Reliance General, Royal Sundaram merger hits roadblock
January, 03rd 2011
The proposed merger of Reliance General Insurance and Royal Sundaram Alliance has hit a roadblock, with differences over valuation.
According to persons with knowledge of the issue, both firms have failed to reach an agreement on the valuation of Reliance General. Reliance General reckons that its valuation is well over Rs 2,000 crore, but this has been disputed by the Chennai-based Royal Sundaram Alliance. Both the companies are likely to inform the regulator that the merger, in the form currently proposed, may not go through, they said on condition of anonymity.
The information is purely speculative, baseless and stands categorically denied, said a spokesperson of Reliance General. ET did not receive a response to queries sent to Royal Sundaram.
The original proposal had envisaged the foreign promoter of Royal Sundaram Royal Sun Alliance of UK would continue to hold 26% in the merged entity. The UK insurer was to bring in over Rs 700 crore since it would hold 26% in a much larger entity.
Reliance Capital now owns 100% stake in Reliance General while the South-based Sundaram group owns 74% in Royal Sundaram Alliance, with the rest being held by the RSA group. The merger was proposed several months ago. A senior official at Irda said the companies were pursuing their proposal with the authority.

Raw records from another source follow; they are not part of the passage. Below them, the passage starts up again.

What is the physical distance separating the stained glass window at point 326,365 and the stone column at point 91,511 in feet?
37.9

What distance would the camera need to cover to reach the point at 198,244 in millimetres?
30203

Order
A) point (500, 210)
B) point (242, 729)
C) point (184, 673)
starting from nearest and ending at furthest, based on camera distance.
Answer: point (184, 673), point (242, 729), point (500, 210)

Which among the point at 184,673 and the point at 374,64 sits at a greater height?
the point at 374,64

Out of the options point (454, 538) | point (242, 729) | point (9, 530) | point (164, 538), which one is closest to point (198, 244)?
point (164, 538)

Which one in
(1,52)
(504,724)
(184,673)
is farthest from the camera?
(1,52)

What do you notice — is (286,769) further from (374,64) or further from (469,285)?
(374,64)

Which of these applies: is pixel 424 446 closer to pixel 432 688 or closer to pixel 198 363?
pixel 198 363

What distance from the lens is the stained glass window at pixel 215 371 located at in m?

But there is ambiguity on the regulatory front that needs to be sorted out as the existing law allows the regulator to permit mergers only of life companies. We are legally examining how M&As in non-life companies can be done within the extant law, said Irda chairman J Hari Narayan.
The RSA group has been looking at expanding its operations in Asia after its exit from the US in 2007. Reliance General Insurance, on the other hand, has been substantially scaling down its business in its pursuit of underwriting profits. A merger of this sort would have allowed Reliance General to regain the size and also a substantial motor insurance business.
In terms of valuations, non-life business has not evinced much interest from equity analysts. This is because of cut-throat competition that has resulted in insurance companies suffering major losses largely in motor insurance and group health insurance. In addition to suffering losses on high-growth business, the industry is forced to underwrite loss-making thirdparty liability insurance for motor vehicles.